Media Announcements: My article about the stunning Grand Opera House of the South in Crowley and the Elvis impersonators that perform there is up for perusing in this month's Country Roads. Also, I lay out my 10 favorite albums of 2010 so far in this week's Record Crate blog for 225.

Public Service Announcement: Hey Baton Rouge, out-thinking, free-noise-ish, saxophone alchemist Bhob Rainey is performing at the LSU School of Music Thursday night at 7:30 for free. I can't make it so y'all have to go for me. It might sound like this, and then it might not.

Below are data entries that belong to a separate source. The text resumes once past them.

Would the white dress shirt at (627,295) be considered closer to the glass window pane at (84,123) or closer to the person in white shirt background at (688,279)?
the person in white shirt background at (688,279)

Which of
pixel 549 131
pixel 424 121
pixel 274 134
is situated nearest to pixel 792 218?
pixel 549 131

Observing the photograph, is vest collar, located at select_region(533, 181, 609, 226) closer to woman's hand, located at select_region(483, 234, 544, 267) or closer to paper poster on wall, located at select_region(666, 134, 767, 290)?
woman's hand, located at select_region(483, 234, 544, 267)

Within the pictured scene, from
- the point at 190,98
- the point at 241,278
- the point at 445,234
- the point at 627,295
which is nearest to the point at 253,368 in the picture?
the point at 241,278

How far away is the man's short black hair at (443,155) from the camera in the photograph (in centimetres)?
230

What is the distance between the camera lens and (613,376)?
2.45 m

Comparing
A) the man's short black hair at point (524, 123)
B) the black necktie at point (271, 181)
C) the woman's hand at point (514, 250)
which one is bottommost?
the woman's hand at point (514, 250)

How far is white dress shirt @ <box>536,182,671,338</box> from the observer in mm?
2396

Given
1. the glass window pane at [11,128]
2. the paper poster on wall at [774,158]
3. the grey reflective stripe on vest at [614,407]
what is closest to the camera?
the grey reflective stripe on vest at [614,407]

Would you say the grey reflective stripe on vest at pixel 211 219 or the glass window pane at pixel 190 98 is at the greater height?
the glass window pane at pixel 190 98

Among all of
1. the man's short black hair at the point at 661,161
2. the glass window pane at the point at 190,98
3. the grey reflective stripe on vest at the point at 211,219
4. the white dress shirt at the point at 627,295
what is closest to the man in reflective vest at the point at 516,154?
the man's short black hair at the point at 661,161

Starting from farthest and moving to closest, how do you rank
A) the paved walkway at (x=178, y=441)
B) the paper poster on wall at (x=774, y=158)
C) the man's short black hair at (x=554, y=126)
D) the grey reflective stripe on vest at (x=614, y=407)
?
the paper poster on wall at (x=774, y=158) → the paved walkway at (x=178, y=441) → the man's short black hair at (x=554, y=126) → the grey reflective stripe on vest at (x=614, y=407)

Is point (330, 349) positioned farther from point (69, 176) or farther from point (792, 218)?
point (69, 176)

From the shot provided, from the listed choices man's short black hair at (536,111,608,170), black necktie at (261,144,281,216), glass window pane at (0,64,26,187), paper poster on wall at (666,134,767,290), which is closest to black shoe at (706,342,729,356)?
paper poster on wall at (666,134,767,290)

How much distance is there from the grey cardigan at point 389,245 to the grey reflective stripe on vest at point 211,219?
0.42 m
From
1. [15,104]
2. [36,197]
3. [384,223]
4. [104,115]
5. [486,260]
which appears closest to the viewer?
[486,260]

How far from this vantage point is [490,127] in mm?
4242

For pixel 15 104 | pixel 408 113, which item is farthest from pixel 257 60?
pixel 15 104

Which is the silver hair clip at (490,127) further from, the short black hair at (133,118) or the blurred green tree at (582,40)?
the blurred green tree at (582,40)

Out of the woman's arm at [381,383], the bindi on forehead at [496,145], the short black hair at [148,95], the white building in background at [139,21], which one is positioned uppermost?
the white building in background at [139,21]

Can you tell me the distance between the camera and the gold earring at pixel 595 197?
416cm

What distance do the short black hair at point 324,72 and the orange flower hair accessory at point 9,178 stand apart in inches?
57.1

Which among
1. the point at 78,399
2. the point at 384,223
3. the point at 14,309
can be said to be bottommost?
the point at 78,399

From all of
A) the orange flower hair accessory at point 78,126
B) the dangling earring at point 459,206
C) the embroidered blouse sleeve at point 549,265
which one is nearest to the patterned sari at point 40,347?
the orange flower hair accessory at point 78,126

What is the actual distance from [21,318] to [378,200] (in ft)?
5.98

Bhob Rainey, "Unique States Part 3"

Awesomeness Announcement: Keiji Haino is pretty awesome at what ever instrument you let drift into his orbit. On the above record, he cracks open the Philsopher's Stone with a hurdy-gurdy.

acumen


Sign outside a Mediterranean place near my house.

Louie
Kim Richey, Rise
Tift Merritt, See You on the Moon
Beachwood Sparks, Once We Were Trees
Belle & Sebastian, Dear Catastrophe Waitress

I'm into the new Louis C.K. vehicle Louie. I don't want to fall in a Treme trap of praising a show's architecture early on only to find not a whole lot inside but a sitcom is sometimes improved by the lack of an arc.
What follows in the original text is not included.